Je serrais le rouleau de mon diplôme secret dans ma main, mon autre main se posant instinctivement sur mon ventre. Un geste protecteur. Mon esprit était en plein chaos.
Je devais analyser. Chaque détail cruel.
La façon dont Camille m'avait regardée en cours aujourd'hui, ses yeux brillant d'une excitation presque complice. Elle savait. Elle devait savoir.
Ma « meilleure amie ». Un autre mensonge, une autre trahison s'ajoutant à la pile monumentale.
J'ai trouvé un banc tranquille dans un square, le métal froid contrastant violemment avec le feu qui me consumait la poitrine. Je m'y suis laissée tomber, ramenant mes genoux contre moi.
Un souvenir a jailli : Grégoire, me serrant fort après le sauvetage du cartel, sa voix rauque d'émotion : « Tu es à moi, Anya.

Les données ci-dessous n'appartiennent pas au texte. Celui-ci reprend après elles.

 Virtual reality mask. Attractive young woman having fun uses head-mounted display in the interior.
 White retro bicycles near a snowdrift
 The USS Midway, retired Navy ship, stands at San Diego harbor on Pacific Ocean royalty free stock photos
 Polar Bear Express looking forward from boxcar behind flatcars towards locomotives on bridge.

Pour toujours. Nous sommes liés. »
Liés par un mariage secret à toute épreuve, avait-il dit. Un lien qu'il considérait apparemment facile à briser.

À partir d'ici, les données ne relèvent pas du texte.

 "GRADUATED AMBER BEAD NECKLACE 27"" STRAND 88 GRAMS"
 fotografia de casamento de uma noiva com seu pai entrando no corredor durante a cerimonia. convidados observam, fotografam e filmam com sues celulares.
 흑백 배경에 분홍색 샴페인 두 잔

Je me suis souvenue de la cérémonie intime que nous avions partagée il y a des années, juste nous deux, un vœu sacré murmuré au clair de lune. Pas de papiers officiels, juste sa parole. Et ma foi absolue.
Quelle naïveté. Quelle stupidité totale.
Ma tête me martelait. La douleur dans mon flanc, de tout à l'heure, s'est ravivée. C'était une pulsation sourde, un rappel constant des blessures physiques et émotionnelles que je portais.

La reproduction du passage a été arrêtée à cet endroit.